Kevin Powers, The Yellow Birds (Sceptre 2012)
Kevin Powers served in the US Army in Iraq in 2004 and 2005, and this novel draws on that experience. It’s a story about combat told by someone who was there. It needs to be approached with respect. And I did. I was repelled by some callous and/or confused anti-Islamic imagery in the first paragraph (‘The war tried to kill us in the spring … While we slept, the war rubbed its thousand ribs against the ground in prayer.’). But I read on.
The anti-Islam thing was clearly not deliberate. The narrative follows a small group of soldiers in Iraq – really just three characters. They do vile things, but they’re not triumphalist about it: this is what soldiers have to do, and they are pretty much as numb to the deaths of their comrades as to the enemies and the innocent bystanders they kill. There are flashbacks to home in rural Virginia. A terrible fate for one of them is foreshadowed. There’s a nasty scene in a brothel, a colonel who does what the narrator calls a ‘half-assed Patton imitation’, some clueless embedded journalists.

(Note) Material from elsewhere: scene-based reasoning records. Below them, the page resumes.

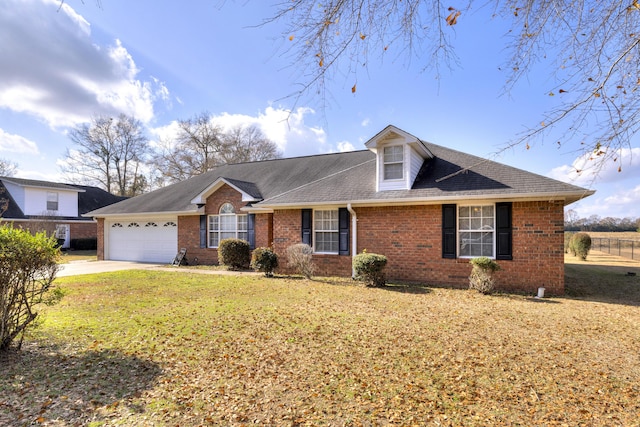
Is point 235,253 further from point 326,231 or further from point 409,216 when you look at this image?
point 409,216

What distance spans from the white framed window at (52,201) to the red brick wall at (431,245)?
80.9 feet

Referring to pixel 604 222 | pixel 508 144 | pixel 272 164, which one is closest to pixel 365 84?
pixel 508 144

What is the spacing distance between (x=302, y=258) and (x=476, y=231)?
5895 millimetres

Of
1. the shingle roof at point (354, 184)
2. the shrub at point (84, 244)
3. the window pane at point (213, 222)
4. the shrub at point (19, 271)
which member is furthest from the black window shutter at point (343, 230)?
the shrub at point (84, 244)

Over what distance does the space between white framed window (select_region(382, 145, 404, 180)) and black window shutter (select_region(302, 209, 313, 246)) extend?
10.6ft

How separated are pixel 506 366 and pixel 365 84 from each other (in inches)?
163

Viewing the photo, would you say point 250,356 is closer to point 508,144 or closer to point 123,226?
Result: point 508,144

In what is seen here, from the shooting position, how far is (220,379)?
13.6 ft

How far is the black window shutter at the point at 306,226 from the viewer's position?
1293cm

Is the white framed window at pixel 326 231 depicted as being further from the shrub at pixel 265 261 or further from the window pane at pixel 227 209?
the window pane at pixel 227 209

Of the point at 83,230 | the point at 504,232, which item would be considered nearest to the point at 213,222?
the point at 504,232

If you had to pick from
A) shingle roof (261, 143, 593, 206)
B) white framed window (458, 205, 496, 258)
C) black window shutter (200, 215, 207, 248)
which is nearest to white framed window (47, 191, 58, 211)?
black window shutter (200, 215, 207, 248)

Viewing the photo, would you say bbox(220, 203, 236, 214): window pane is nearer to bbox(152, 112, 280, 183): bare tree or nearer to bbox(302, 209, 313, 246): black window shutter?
bbox(302, 209, 313, 246): black window shutter

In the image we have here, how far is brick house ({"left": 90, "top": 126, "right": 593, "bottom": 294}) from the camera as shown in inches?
386
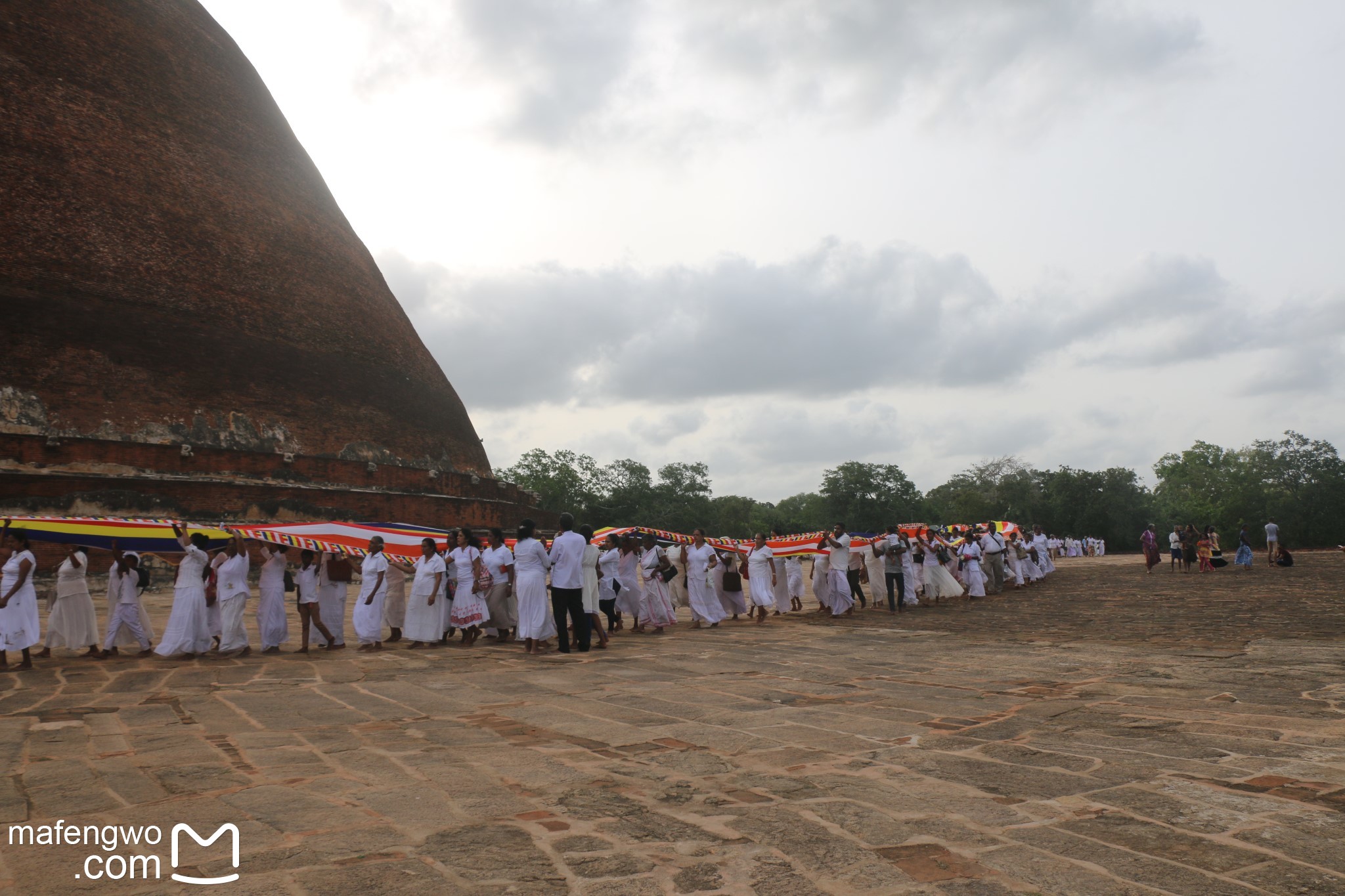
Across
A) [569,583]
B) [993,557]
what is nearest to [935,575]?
[993,557]

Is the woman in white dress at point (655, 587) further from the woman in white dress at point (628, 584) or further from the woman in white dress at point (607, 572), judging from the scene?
the woman in white dress at point (607, 572)

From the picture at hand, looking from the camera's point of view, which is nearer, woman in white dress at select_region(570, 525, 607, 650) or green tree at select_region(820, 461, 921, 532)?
woman in white dress at select_region(570, 525, 607, 650)

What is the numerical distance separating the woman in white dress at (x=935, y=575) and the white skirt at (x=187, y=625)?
1142 centimetres

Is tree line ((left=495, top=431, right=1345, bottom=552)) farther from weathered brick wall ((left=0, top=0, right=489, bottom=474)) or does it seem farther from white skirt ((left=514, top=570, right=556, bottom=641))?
white skirt ((left=514, top=570, right=556, bottom=641))

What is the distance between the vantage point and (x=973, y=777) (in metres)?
3.64

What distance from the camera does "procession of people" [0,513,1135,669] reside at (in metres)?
8.99

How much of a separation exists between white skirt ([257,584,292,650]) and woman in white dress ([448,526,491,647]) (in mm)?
1969

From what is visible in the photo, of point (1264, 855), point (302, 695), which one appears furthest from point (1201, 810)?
point (302, 695)

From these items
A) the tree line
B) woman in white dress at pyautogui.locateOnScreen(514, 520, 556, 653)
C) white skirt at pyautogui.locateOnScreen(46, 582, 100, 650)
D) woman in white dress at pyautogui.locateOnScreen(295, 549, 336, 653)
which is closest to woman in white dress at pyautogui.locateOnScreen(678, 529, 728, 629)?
woman in white dress at pyautogui.locateOnScreen(514, 520, 556, 653)

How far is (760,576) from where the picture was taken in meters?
12.6

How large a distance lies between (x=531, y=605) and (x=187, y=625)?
3796 millimetres

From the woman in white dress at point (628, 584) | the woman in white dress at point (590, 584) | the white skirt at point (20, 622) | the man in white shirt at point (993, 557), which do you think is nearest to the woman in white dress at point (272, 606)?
the white skirt at point (20, 622)

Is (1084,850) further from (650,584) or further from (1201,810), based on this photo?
(650,584)

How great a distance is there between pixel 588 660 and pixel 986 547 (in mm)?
11016
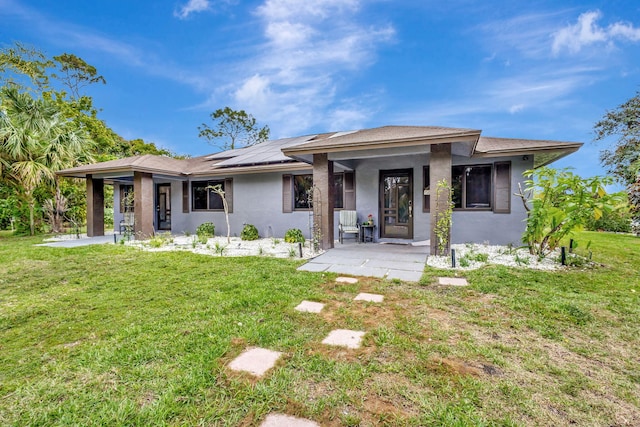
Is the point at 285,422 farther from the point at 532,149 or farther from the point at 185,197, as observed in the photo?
the point at 185,197

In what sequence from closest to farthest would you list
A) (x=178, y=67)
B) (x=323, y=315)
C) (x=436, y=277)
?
(x=323, y=315)
(x=436, y=277)
(x=178, y=67)

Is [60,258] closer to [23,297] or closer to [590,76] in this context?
[23,297]

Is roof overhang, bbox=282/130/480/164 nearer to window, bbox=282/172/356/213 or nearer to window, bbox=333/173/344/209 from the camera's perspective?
window, bbox=333/173/344/209

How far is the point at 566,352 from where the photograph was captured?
2.52 m

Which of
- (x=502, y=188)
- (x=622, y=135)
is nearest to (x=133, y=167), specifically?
(x=502, y=188)

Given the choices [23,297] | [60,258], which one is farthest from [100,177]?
[23,297]

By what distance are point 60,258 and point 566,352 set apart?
944 cm

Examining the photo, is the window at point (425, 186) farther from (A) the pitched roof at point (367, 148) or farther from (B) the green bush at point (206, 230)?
(B) the green bush at point (206, 230)

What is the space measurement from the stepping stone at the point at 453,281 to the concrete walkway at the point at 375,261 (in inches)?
14.0

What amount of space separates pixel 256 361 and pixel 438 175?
5595 millimetres

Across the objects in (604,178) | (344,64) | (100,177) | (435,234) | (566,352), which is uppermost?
(344,64)

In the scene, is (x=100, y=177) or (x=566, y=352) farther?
(x=100, y=177)

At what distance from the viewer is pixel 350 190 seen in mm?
9508

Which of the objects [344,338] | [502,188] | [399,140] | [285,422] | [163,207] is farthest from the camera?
[163,207]
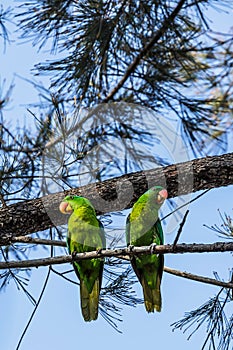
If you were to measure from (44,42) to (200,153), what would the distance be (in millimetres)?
676

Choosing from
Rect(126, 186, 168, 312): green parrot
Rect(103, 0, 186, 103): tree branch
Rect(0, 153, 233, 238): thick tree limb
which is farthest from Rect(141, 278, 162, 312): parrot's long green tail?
Rect(103, 0, 186, 103): tree branch

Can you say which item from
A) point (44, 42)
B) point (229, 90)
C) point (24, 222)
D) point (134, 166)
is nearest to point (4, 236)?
point (24, 222)

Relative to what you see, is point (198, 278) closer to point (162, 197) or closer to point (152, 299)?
point (152, 299)

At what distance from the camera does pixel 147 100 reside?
2.12 meters

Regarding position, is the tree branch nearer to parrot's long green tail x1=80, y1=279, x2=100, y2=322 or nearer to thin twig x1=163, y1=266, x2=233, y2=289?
thin twig x1=163, y1=266, x2=233, y2=289

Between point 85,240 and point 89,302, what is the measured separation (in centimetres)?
12

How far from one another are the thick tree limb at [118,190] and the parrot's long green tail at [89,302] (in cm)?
29

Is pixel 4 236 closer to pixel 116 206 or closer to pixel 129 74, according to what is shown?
pixel 116 206

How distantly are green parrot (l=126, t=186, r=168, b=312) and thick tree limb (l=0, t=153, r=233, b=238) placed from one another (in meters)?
0.29

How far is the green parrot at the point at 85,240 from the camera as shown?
1101 millimetres

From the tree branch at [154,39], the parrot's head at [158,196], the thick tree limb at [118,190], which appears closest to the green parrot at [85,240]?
the parrot's head at [158,196]

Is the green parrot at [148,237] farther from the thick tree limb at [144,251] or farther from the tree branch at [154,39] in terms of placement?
the tree branch at [154,39]

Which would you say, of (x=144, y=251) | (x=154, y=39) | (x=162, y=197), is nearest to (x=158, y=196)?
(x=162, y=197)

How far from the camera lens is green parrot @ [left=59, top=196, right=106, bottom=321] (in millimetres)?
1101
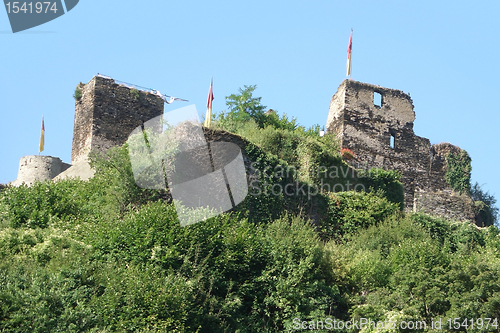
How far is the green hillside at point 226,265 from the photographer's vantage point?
1461cm

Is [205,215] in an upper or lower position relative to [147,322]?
upper

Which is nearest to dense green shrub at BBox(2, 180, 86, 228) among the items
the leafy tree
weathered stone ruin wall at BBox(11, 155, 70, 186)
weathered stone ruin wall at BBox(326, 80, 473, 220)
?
weathered stone ruin wall at BBox(11, 155, 70, 186)

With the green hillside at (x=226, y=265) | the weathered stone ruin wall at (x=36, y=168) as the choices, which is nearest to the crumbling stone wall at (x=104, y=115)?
the weathered stone ruin wall at (x=36, y=168)

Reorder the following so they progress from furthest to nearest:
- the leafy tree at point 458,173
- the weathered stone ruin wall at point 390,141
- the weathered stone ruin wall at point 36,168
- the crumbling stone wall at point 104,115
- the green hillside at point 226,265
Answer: the leafy tree at point 458,173 → the weathered stone ruin wall at point 390,141 → the crumbling stone wall at point 104,115 → the weathered stone ruin wall at point 36,168 → the green hillside at point 226,265

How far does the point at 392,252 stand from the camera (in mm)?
19344

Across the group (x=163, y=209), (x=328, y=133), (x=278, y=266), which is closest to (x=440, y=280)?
(x=278, y=266)

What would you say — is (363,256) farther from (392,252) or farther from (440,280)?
(440,280)

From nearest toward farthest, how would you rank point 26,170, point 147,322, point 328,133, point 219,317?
point 147,322 → point 219,317 → point 26,170 → point 328,133

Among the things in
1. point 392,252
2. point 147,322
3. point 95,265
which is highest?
point 392,252

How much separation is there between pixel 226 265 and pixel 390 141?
1519cm

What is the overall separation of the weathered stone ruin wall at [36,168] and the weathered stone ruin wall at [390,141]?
1142 cm

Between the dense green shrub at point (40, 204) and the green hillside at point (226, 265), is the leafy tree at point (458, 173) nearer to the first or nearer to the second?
the green hillside at point (226, 265)

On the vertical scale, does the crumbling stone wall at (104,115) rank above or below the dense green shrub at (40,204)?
above

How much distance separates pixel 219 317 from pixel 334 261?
400 centimetres
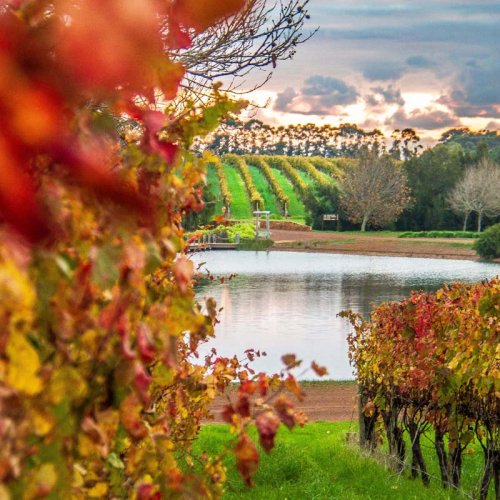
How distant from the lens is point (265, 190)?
2926 inches

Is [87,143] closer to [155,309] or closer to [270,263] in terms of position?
[155,309]

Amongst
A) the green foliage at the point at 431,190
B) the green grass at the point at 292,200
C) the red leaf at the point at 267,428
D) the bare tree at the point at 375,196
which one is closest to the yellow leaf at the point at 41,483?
the red leaf at the point at 267,428

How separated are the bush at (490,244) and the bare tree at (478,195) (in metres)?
13.3

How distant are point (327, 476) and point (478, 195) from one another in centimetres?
4821

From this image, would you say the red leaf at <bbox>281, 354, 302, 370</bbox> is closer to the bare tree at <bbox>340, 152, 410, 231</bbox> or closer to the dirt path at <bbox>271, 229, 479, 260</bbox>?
the dirt path at <bbox>271, 229, 479, 260</bbox>

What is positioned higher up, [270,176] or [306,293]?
[270,176]

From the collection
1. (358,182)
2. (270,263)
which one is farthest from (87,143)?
(358,182)

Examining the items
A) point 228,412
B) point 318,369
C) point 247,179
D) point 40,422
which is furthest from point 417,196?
point 40,422

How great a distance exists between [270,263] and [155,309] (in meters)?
37.3

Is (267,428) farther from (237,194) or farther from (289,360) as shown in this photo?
(237,194)

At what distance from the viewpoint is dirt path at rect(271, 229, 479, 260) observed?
43.1 m

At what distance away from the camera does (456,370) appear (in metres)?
5.40

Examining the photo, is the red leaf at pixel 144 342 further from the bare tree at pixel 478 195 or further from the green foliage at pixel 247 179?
the green foliage at pixel 247 179

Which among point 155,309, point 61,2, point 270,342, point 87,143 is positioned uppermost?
point 61,2
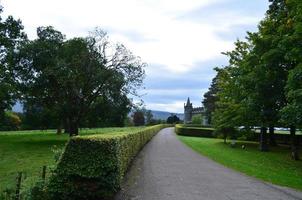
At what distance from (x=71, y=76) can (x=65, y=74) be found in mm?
620

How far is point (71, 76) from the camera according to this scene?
39.2m

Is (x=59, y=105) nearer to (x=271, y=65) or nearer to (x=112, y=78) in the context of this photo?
(x=112, y=78)

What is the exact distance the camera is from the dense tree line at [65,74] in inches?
1543

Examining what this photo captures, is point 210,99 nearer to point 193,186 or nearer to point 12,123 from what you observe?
point 12,123

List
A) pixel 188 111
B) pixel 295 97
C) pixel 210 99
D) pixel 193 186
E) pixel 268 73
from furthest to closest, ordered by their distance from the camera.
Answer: pixel 188 111 → pixel 210 99 → pixel 268 73 → pixel 295 97 → pixel 193 186

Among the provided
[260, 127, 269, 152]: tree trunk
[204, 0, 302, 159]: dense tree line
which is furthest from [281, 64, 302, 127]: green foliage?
[260, 127, 269, 152]: tree trunk

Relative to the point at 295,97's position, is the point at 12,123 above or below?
below

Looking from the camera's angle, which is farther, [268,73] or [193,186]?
[268,73]

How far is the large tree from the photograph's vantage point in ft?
130

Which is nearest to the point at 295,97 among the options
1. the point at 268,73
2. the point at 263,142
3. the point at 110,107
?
the point at 268,73

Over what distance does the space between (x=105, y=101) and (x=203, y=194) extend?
97.6ft

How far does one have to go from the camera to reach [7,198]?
852cm

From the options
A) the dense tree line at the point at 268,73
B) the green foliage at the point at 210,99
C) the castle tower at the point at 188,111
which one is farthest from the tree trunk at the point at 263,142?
the castle tower at the point at 188,111

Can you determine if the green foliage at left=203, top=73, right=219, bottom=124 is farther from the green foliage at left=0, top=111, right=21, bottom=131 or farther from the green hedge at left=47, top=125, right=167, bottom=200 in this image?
the green hedge at left=47, top=125, right=167, bottom=200
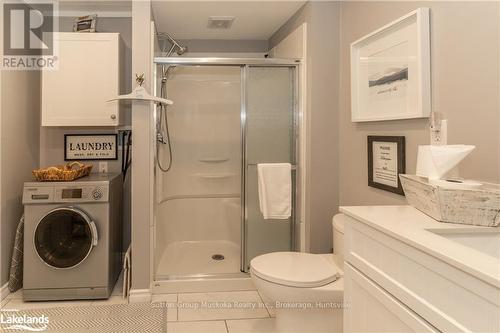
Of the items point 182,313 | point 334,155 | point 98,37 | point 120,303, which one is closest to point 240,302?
point 182,313

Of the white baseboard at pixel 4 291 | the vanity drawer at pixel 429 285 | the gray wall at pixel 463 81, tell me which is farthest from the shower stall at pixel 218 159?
the vanity drawer at pixel 429 285

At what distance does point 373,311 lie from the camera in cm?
120

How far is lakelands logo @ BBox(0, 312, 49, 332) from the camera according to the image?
228 cm

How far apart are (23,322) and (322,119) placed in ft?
7.95

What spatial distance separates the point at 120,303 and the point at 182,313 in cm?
50

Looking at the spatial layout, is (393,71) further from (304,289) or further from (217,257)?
(217,257)

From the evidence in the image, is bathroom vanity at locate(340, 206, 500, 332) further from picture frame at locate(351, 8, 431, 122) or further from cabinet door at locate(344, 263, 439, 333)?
picture frame at locate(351, 8, 431, 122)

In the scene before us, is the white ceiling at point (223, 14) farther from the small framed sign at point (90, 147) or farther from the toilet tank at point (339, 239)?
the toilet tank at point (339, 239)

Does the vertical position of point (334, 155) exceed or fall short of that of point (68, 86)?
it falls short

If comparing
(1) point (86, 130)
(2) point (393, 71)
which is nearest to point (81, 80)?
(1) point (86, 130)

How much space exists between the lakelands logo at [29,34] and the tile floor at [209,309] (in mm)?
1814

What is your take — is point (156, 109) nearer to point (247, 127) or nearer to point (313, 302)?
point (247, 127)

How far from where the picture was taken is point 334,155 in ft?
9.02

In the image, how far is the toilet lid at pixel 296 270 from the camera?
1950 millimetres
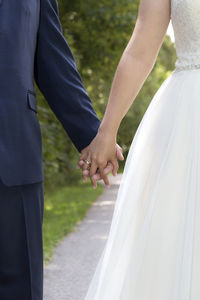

I had trouble believing any of it. I don’t for a moment think Powers is misrepresenting things. Certainly, there’s a fierce rejection of the sort of crypto-glamour of something like The Hurt Locker (I mean the movie – I haven’t read the book it draws on). I’m pretty sure he tackled some material that was unimaginably hard to face, and I admire him greatly for that. But nothing came alive for me, everything felt painfully constructed. I stopped reading at about page 90 when an embedded journalist was being a complete idiot.
So The Yellow Birds may be all the things that the distinguished writers quoted on its back cover say it is: ‘inexplicably beautiful and utterly, urgently necessary’, ‘born from experience and rendered with compassion and intelligence’, written ‘with a fierce and exact concentration and sense of truth’. It may, as one of them proclaims, be the All Quiet on the Western Front of America’s Arab Wars. Please don’t take my word against the combined judgement of Ann Patchett, Tom Wolfe, Colm Tóibín. Alice Sebold and more. As far as I read, I thought it was pretty good first novel on a very important subject, and hope Kevin Powers has a great writing career ahead of him.